TEXTE PRÉSENTÉ:
L'agriculture de précision en Europe vue sous un angle juridique, social et éthique

Le think tank du Parlement européen a publié en novembre 2017 une étude portant sur les enjeux sociaux, éthiques et juridiques autour de l'agriculture de précision et des technologies nouvellement exploitées par le secteur agricole, telles que l’imagerie satellitaire (géolocalisation), les drones et l’informatique. Permettant une approche parcellaire de la gestion des systèmes de culture et la prise en compte de la variabilité des milieux, ces outils apparaissent d’abord comme un progrès indéniable pour optimiser la production.

En discutant les réglementations de l'Union européenne en vigueur dans différents champs d'intervention (agriculture, gestion des données, changement climatique, etc.), les auteurs ont identifié divers défis de l'introduction des nouvelles technologies en agriculture, dans le contexte juridique et politique actuel. Sont dans un premier temps exposées les nouvelles formes de pilotage des systèmes, en particulier le calibrage local des apports en intrants, et leurs intérêts environnementaux. La sécurité alimentaire, la sûreté sanitaire et la traçabilité des produits sont également abordées. Enfin, une dernière discussion souligne la nécessité d’établir un cadre juridique autour de ces nouvelles technologies.

Si l'agriculture de précision permet d'augmenter la rentabilité économique et les performances environnementales, les auteurs montrent qu'elle bouleverse le fonctionnement traditionnel des systèmes de production. Alors que la gestion agronomique des exploitations repose de plus en plus sur les sciences numériques et les outils d'intelligence artificielle, et que l'autonomie des machines agricoles progresse grâce aux avancées technologiques, des questions éthiques et sociétales se posent. L'évolution des rapports de travail, la suppression d'emplois, les changements du lien à la nature sont ainsi discutés dans l'étude. En pratique, l'adoption de cette agriculture coûteuse, requérant des moyens financiers importants et un accompagnement pour l'utilisation des outils, apparaît déjà aux auteurs comme une source d’inégalités entre acteurs et entre pays.

À FAIRE:
- 1) D'après le texte sur l'agriculture de précision, quand le think tank du Parlement européen a-t-il publié son étude ?
- 2) Recopiez un passage du texte sur l'agriculture de précision : commencez aux mots « En discutant les » et arrêtez-vous après « ces nouvelles technologies. ».
- 3) Donnez la suite du texte sur l'agriculture de précision, s'il vous plaît, à partir de l'endroit où il s'arrête.

INFORMATIONS FOURNIES:

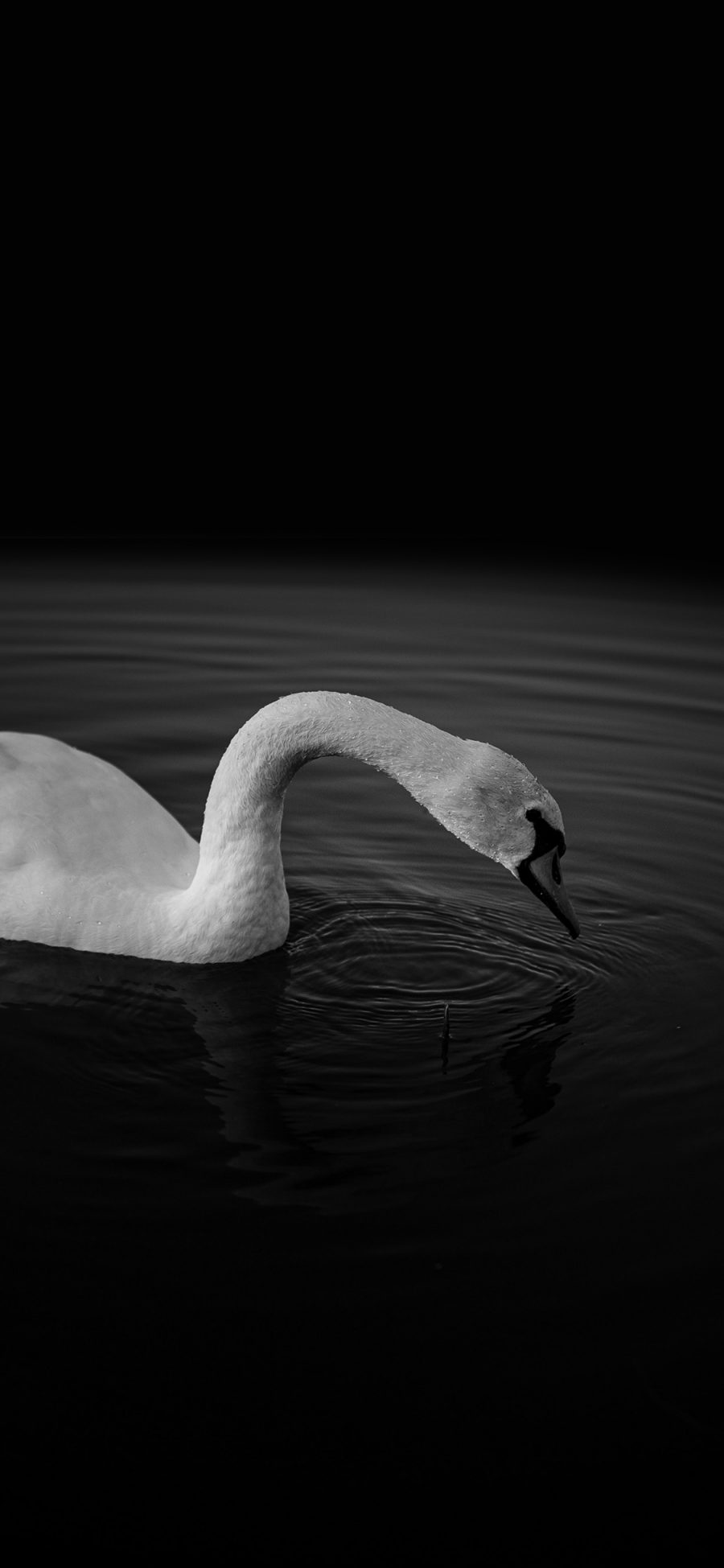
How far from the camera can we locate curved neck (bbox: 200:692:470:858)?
5.39 metres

RÉPONSES FOURNIES:
- 1) En novembre 2017.

- 2)
En discutant les réglementations de l'Union européenne en vigueur dans différents champs d'intervention (agriculture, gestion des données, changement climatique, etc.), les auteurs ont identifié divers défis de l'introduction des nouvelles technologies en agriculture, dans le contexte juridique et politique actuel. Sont dans un premier temps exposées les nouvelles formes de pilotage des systèmes, en particulier le calibrage local des apports en intrants, et leurs intérêts environnementaux. La sécurité alimentaire, la sûreté sanitaire et la traçabilité des produits sont également abordées. Enfin, une dernière discussion souligne la nécessité d’établir un cadre juridique autour de ces nouvelles technologies.

- 3)
Ces discussions aboutissent à des recommandations, en particulier réglementaires, pour développer durablement le secteur agricole en tirant profit des nouveaux atouts technologiques, et ce tout en veillant aux problématiques éthiques et sociales soulevées. Il s'agit par exemple de les adapter aux petites et moyennes exploitations, grâce à des outils dédiés d'aide et d'incitation à l'utilisation, ou encore d'établir un code pour l'exploitation des données. Ces conseils pourraient alimenter les discussions pour la PAC post-2020.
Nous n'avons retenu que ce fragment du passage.